Lesotho: a kingdom in the jungle?

Lesotho: a kingdom in the jungle?

Lesotho, by virtue of being a member of the African Union, is a signatory to the African Union Agenda 2030: The Africa We Want. This document is driven by seven aspirations. The two that I have interest in are, “an Africa of good governance, democracy and respect for human rights” and “a peaceful and secure Africa.”
These two aspirations seem to tie in with what Lesotho is trying to achieve with its Vision 2020 and currently the national reforms programme even though what is happening on the ground seems to point in a different direction.

There is an old adage that says charity begins at home. This means before going out and doing things for others, we must begin in our own homes. For Lesotho, this means if she is to effectively and meaningfully contribute towards a peaceful Africa that respects human rights, she must first do that in her own backyard.
Unfortunately, what is happening in Lesotho points to a different direction. We are living in a country where killings of people have become a favourite activity for others. We have lost count of people that have died in police custody or have been killed by fellow villagers who no longer have trust in our legal system.
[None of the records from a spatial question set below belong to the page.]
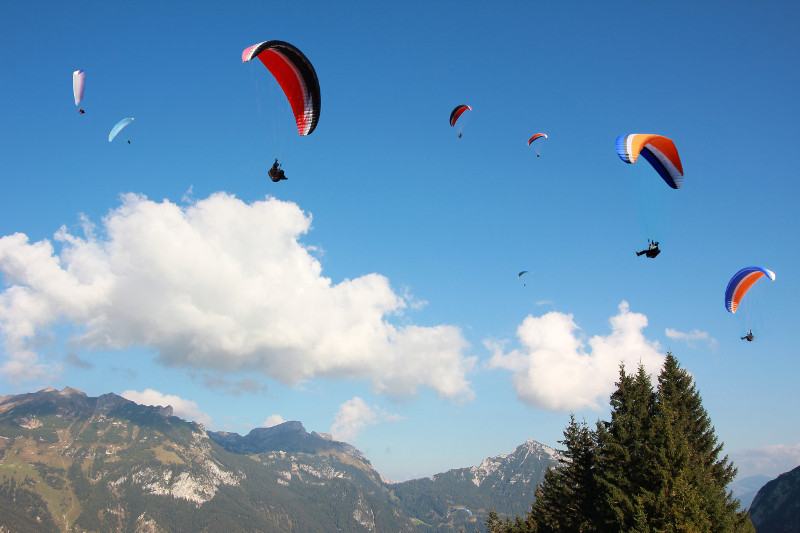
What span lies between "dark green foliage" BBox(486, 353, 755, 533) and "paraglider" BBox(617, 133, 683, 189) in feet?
44.8

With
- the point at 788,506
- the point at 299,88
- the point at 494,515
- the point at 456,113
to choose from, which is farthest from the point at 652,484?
the point at 788,506

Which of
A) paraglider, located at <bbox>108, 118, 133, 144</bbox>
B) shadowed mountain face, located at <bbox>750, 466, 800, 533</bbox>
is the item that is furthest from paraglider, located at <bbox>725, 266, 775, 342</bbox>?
shadowed mountain face, located at <bbox>750, 466, 800, 533</bbox>

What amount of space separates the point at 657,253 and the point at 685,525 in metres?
14.2

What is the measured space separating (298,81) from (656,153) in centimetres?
2236

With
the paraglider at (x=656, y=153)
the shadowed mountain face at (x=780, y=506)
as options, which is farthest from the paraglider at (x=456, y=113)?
the shadowed mountain face at (x=780, y=506)

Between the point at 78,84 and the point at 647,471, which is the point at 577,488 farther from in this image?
the point at 78,84

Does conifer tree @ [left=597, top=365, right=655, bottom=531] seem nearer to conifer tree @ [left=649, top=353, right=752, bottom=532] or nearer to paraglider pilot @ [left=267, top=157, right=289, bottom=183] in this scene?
conifer tree @ [left=649, top=353, right=752, bottom=532]

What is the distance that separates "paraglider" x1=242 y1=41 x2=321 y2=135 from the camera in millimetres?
25797

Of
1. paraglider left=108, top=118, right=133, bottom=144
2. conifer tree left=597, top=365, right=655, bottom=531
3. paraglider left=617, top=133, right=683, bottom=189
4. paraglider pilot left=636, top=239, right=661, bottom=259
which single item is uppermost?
paraglider left=108, top=118, right=133, bottom=144

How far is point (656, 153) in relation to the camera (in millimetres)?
29109

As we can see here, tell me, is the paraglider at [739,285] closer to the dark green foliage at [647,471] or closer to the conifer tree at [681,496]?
the dark green foliage at [647,471]

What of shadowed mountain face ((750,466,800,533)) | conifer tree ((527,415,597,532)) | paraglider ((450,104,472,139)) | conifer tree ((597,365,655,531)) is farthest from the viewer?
shadowed mountain face ((750,466,800,533))

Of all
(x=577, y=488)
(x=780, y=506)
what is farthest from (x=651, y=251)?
(x=780, y=506)

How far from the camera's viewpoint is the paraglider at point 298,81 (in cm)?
2580
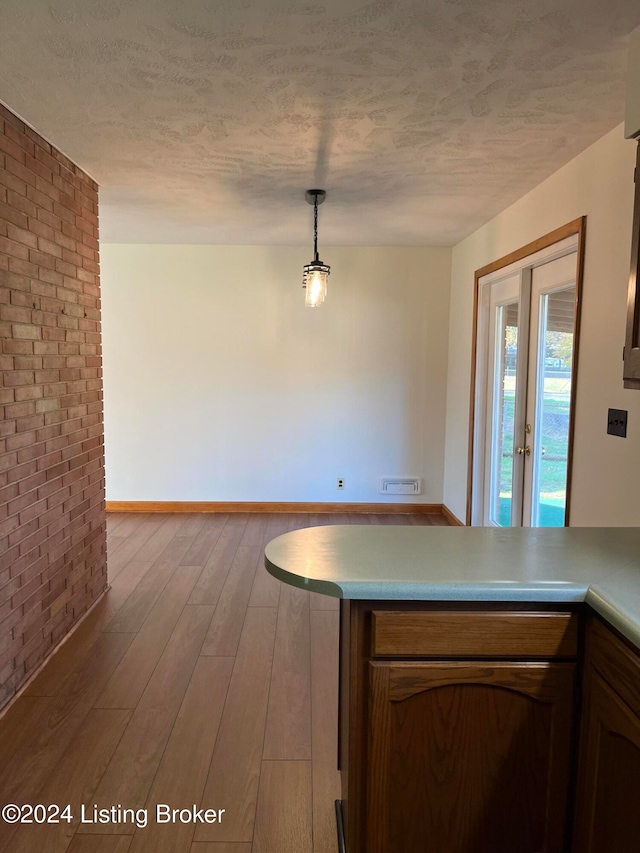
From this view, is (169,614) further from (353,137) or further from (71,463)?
(353,137)

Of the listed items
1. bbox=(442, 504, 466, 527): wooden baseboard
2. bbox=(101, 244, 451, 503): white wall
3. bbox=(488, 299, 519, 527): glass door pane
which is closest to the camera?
bbox=(488, 299, 519, 527): glass door pane

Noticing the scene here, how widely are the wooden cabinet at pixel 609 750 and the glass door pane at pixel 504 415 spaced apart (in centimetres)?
221

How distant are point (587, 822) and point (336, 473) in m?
3.78

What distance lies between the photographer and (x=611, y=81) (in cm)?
181

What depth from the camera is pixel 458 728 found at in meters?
1.30

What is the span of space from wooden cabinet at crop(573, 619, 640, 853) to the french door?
4.77ft

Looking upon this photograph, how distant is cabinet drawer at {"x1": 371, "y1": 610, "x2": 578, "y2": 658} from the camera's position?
1264 mm

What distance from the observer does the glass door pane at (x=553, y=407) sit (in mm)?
2781

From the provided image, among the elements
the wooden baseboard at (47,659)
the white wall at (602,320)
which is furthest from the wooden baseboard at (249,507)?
the white wall at (602,320)

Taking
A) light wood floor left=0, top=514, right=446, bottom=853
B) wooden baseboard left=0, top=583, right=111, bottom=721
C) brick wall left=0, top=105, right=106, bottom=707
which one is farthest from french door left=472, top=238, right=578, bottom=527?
wooden baseboard left=0, top=583, right=111, bottom=721

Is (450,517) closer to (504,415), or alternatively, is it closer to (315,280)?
(504,415)

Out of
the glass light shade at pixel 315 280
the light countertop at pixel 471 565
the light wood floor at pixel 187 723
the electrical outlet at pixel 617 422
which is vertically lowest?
the light wood floor at pixel 187 723

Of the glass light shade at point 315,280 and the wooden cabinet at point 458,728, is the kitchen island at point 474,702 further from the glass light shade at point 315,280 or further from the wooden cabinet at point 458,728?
the glass light shade at point 315,280

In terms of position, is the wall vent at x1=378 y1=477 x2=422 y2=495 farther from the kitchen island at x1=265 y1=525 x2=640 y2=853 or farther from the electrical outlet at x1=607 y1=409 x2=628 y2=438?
the kitchen island at x1=265 y1=525 x2=640 y2=853
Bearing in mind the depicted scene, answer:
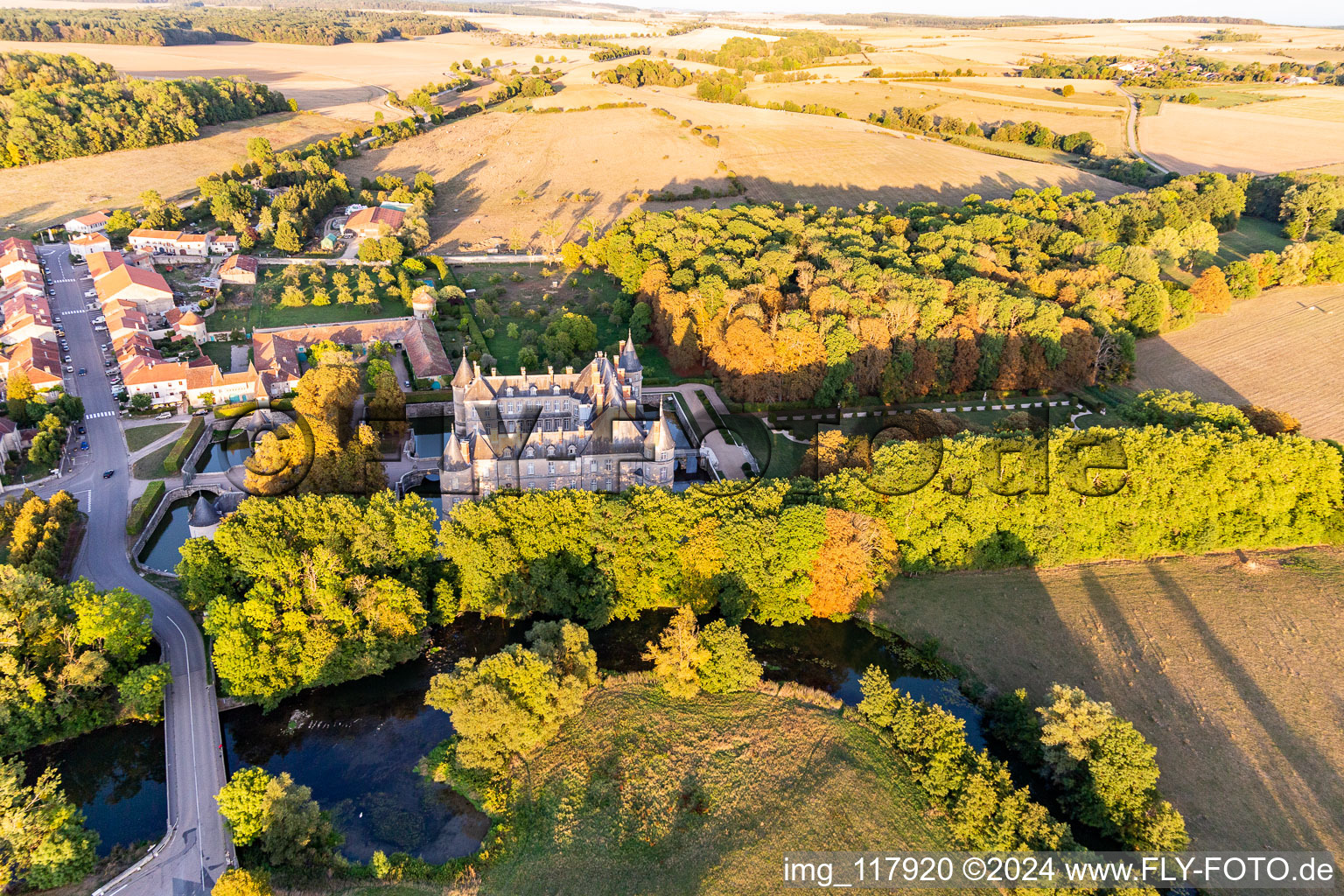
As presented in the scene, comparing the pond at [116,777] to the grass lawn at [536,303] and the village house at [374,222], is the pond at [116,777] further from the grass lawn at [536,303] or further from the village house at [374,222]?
the village house at [374,222]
In a way, Lesotho is slowly turning into a jungle.
Chetan Mane once stipulated that the first rule of the jungle is, “hunt before they hunt you.” True to the words of Mane, Basotho have now made it their mission to hunt for alleged criminals. Vigilantism is now the new law in our beautiful Mountain Kingdom.

In July, about three people were killed in the Mosalemane area for allegedly killing a woman for ritual purposes. The villagers hunted and killed the two suspects in Mosalemane while the third victim was killed in neighbouring South Africa.
In another incident, the villagers of Tsoapo-le-Bolila a week ago killed two men. These men had allegedly killed a factory worker around Ha Tsolo. Unfortunately they met their fate in the form of mob justice as they tried to run away. These are just a few examples of the acts where people have decided to take the law into their own hands.
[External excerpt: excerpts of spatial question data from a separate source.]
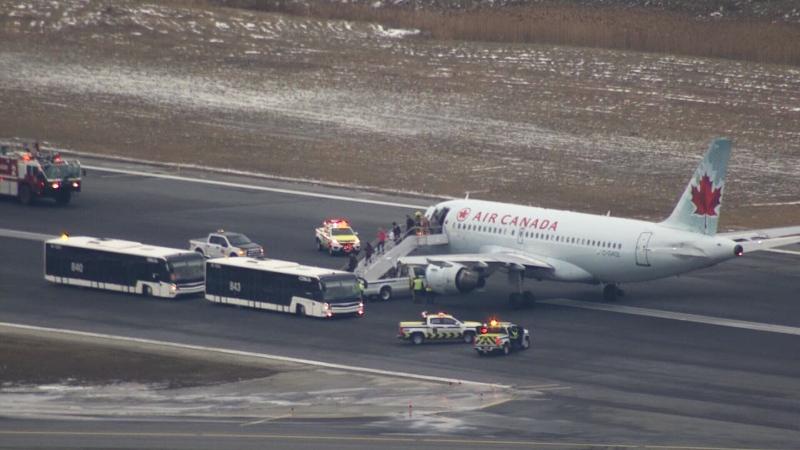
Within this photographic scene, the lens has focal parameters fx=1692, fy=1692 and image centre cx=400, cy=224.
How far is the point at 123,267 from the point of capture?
90625 millimetres

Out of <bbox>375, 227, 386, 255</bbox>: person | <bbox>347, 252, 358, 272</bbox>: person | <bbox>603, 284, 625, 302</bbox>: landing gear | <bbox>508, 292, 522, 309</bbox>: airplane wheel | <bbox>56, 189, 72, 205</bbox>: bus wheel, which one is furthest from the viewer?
<bbox>56, 189, 72, 205</bbox>: bus wheel

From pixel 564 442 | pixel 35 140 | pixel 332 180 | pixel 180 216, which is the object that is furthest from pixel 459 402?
pixel 35 140

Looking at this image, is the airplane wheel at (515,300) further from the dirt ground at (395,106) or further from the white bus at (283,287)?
the dirt ground at (395,106)

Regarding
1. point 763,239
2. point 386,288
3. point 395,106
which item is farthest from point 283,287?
point 395,106

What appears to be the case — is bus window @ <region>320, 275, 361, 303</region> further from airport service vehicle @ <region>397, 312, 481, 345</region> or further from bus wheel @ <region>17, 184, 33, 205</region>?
bus wheel @ <region>17, 184, 33, 205</region>

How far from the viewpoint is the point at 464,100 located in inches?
6004

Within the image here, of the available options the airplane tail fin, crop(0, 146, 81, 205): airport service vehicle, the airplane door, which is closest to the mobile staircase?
the airplane door

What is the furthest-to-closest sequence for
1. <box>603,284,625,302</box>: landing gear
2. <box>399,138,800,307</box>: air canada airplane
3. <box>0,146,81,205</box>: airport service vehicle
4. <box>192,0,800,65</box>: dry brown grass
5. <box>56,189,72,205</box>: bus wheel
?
<box>192,0,800,65</box>: dry brown grass
<box>56,189,72,205</box>: bus wheel
<box>0,146,81,205</box>: airport service vehicle
<box>603,284,625,302</box>: landing gear
<box>399,138,800,307</box>: air canada airplane

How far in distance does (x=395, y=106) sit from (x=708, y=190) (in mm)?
67891

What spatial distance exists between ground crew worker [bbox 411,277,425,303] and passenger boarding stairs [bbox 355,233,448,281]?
105 inches

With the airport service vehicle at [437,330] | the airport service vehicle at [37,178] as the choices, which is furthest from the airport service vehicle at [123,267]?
the airport service vehicle at [37,178]

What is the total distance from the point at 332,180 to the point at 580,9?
52.1 meters

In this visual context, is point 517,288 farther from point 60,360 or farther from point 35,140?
point 35,140

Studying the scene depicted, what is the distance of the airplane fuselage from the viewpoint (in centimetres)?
8556
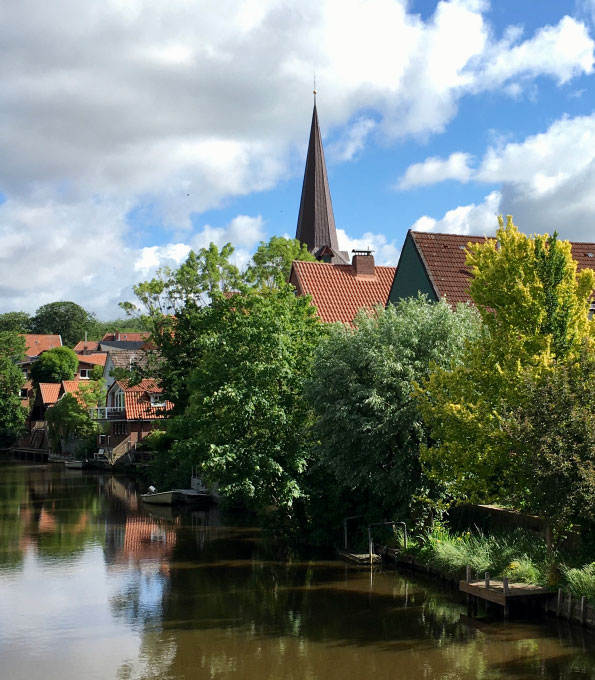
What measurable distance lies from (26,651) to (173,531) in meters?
16.2

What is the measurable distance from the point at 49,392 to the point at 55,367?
8399mm

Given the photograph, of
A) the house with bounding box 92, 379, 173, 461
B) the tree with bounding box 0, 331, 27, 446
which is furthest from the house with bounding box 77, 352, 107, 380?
the house with bounding box 92, 379, 173, 461

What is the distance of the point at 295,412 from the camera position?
2838 centimetres

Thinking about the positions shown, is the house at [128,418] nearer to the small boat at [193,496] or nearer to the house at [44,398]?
the small boat at [193,496]

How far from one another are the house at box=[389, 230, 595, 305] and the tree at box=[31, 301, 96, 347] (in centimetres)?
11927

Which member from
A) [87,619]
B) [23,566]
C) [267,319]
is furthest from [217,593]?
[267,319]

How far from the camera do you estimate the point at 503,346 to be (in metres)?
19.7

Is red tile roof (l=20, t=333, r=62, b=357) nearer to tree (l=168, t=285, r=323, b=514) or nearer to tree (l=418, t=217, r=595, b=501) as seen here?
tree (l=168, t=285, r=323, b=514)

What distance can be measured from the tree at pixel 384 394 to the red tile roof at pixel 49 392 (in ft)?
230

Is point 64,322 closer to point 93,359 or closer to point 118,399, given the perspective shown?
point 93,359

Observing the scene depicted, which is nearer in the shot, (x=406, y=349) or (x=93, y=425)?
(x=406, y=349)

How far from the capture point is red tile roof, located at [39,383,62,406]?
8962 cm

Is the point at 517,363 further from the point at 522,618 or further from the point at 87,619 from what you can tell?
the point at 87,619

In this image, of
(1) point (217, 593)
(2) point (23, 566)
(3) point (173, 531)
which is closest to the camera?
(1) point (217, 593)
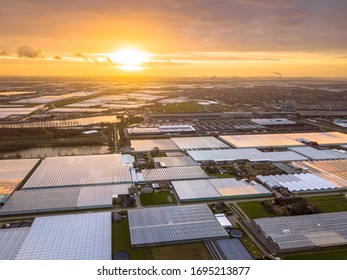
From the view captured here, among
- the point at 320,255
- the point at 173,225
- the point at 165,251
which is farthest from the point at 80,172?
the point at 320,255

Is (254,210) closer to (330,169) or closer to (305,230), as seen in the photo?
(305,230)

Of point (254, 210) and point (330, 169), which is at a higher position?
point (330, 169)

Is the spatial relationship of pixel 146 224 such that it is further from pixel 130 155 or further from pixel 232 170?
pixel 130 155

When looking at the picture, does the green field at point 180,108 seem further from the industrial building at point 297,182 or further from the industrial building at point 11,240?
the industrial building at point 11,240

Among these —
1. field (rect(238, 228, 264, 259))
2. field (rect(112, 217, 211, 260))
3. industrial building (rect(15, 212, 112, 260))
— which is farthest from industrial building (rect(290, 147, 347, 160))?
industrial building (rect(15, 212, 112, 260))

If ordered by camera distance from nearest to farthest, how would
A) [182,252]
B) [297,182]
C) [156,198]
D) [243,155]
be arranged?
[182,252] < [156,198] < [297,182] < [243,155]
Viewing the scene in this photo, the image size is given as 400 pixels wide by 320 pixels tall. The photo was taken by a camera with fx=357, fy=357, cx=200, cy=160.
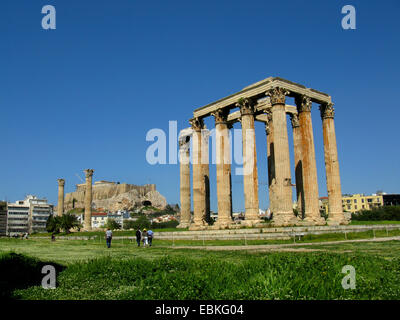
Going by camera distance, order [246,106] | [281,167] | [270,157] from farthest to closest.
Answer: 1. [270,157]
2. [246,106]
3. [281,167]

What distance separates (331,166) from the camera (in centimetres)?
4259

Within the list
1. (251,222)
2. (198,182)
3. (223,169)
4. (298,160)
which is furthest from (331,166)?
(198,182)

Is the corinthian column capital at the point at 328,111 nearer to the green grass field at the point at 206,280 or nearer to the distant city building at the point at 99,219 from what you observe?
the green grass field at the point at 206,280

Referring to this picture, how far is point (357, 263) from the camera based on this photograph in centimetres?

Basotho have had enough of the incompetence displayed by our judiciary and the whole legal fraternity. Cases take far too long to be prosecuted. The most unfortunate part is that sometimes witnesses die before the victims are accorded justice. This is perhaps the reason why they want to urgently “deal” with those that have wronged them.
The latest turn of events that is also likely to delay justice in Lesotho, especially for the poor, is the new policy that the government has put into place. According to this policy, the next of kin of a deceased who has to undergo a post-mortem, now have to pay the full fee for the pathologist. On top of that, forensics are taking forever to be sent to South Africa as the government does not have money to pay for the results.
The implication of this is that even those who can afford to pay the pathologists will still not know what happened to their deceased as it is not known when the samples would make it to the laboratory in South Africa.
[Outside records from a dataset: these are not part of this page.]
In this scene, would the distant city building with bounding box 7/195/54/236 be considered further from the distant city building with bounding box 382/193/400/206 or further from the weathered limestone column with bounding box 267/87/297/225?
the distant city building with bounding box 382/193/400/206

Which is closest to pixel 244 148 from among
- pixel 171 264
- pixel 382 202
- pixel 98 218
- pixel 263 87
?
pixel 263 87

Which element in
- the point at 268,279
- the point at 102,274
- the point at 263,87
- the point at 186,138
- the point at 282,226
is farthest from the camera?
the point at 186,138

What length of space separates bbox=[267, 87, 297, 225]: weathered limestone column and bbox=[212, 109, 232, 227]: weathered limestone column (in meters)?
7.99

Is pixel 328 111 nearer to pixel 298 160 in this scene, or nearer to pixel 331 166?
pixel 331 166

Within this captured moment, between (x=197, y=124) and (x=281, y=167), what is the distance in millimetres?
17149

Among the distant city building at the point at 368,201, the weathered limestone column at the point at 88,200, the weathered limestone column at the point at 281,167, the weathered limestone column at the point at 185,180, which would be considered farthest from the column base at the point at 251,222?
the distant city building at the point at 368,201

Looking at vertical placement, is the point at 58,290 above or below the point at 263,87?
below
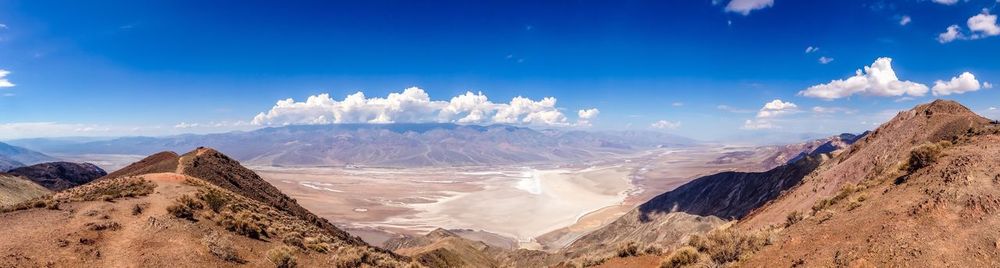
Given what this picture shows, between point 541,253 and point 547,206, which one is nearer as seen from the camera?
point 541,253

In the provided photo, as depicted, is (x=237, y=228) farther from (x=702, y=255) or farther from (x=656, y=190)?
(x=656, y=190)

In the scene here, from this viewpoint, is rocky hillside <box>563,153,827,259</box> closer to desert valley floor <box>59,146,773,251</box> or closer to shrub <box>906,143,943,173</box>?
desert valley floor <box>59,146,773,251</box>

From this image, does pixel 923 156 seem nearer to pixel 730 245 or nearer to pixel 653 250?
pixel 730 245

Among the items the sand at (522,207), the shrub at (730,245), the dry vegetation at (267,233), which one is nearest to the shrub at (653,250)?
the shrub at (730,245)

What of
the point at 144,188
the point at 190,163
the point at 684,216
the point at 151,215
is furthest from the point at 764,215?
the point at 190,163

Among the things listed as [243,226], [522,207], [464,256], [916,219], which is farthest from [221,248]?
[522,207]

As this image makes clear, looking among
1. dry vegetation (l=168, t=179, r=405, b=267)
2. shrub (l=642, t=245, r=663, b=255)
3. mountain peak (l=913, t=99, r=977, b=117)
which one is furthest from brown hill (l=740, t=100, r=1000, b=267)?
mountain peak (l=913, t=99, r=977, b=117)

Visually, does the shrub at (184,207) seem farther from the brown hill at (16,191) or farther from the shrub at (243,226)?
the brown hill at (16,191)
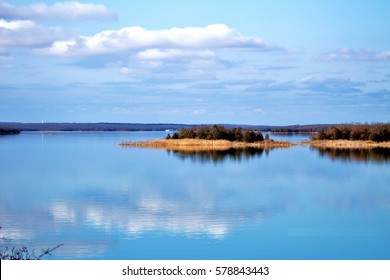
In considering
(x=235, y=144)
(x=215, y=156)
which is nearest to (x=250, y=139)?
(x=235, y=144)

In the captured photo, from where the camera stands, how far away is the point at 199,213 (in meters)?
13.2

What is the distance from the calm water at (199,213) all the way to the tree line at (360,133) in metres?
27.8

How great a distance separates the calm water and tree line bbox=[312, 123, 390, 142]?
27.8 m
The samples might even be destroyed and become unusable due to poor storage. Or worse, they may even disappear. In both cases, this would compromise investigations into the case. That situation may lead to the stalling of the case and result in the delay of justice.
There is something that needs to happen and it should happen quickly for justice to prevail and human rights to be respected in Lesotho. It is unbecoming that our courts can spend the whole night deliberating on a political case but take centuries on a murder case.

It is also a very disturbing trend that the bulk of the funds meant for the judiciary are spent on hiring foreign judges to preside on cases of a political nature that should have been dealt with amicably. Lesotho appears to prioritise political cases over those of murder, rape and corruption that affect the ordinary people.
The time is also now for the police and prosecution to treat cases with the seriousness and professionalism they deserve. We need to live in a peaceful and serene Lesotho that is governed by the rule of law.